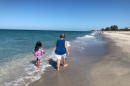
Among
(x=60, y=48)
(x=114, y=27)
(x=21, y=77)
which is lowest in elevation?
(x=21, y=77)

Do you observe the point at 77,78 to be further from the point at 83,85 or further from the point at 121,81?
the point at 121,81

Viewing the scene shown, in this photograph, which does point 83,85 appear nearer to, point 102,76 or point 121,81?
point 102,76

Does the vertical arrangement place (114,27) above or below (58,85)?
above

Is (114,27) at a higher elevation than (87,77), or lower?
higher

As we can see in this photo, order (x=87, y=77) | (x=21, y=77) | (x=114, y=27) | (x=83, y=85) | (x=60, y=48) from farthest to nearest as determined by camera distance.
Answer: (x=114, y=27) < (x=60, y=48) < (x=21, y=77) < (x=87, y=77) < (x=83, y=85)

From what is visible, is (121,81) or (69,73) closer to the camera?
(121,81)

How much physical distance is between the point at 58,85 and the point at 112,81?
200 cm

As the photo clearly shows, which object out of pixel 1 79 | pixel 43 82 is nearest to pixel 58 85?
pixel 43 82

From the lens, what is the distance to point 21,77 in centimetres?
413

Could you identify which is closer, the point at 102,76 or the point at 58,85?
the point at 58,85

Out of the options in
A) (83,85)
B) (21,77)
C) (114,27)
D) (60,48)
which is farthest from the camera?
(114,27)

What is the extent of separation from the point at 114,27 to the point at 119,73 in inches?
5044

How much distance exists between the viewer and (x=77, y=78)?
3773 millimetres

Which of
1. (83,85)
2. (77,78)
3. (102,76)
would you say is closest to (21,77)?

What this task involves:
Copy the records above word for word, leaving out the pictures.

Written response:
Among
(x=60, y=48)
(x=114, y=27)
(x=21, y=77)
which is lowest in elevation?
(x=21, y=77)

Do you observe the point at 77,78 to be further from the point at 83,85 or further from the point at 121,81?
the point at 121,81

Viewing the scene shown, in this photograph, which does point 83,85 appear nearer to, point 102,76 or point 121,81?
point 102,76

Does the vertical arrangement place (114,27) above or below (58,85)?
above

Is (114,27) at a higher elevation than (87,77), or lower?
higher

As we can see in this photo, order (x=87, y=77) | (x=21, y=77) | (x=114, y=27) | (x=83, y=85) | (x=60, y=48) from farthest to nearest as determined by camera distance.
Answer: (x=114, y=27) < (x=60, y=48) < (x=21, y=77) < (x=87, y=77) < (x=83, y=85)

From what is visible, is (121,81) or (69,73) closer to the camera?
(121,81)

How much physical distance is between the point at 58,85 and the point at 112,81?
200 cm

As the photo clearly shows, which object out of pixel 1 79 | pixel 43 82 is nearest to pixel 58 85?
pixel 43 82

From the lens, what is the distance to point 21,77 in centimetres?
413

Could you identify which is closer, the point at 102,76 or the point at 58,85?
the point at 58,85

Out of the options in
A) (83,85)
B) (21,77)
C) (114,27)
D) (60,48)
which is farthest from the camera?
(114,27)

What is the extent of separation from the point at 114,27 to the point at 119,73 in inches?
5044

How much distance exists between the viewer and (x=77, y=78)?
3773 millimetres

Which of
1. (83,85)
2. (77,78)
3. (102,76)
would you say is closest to (21,77)?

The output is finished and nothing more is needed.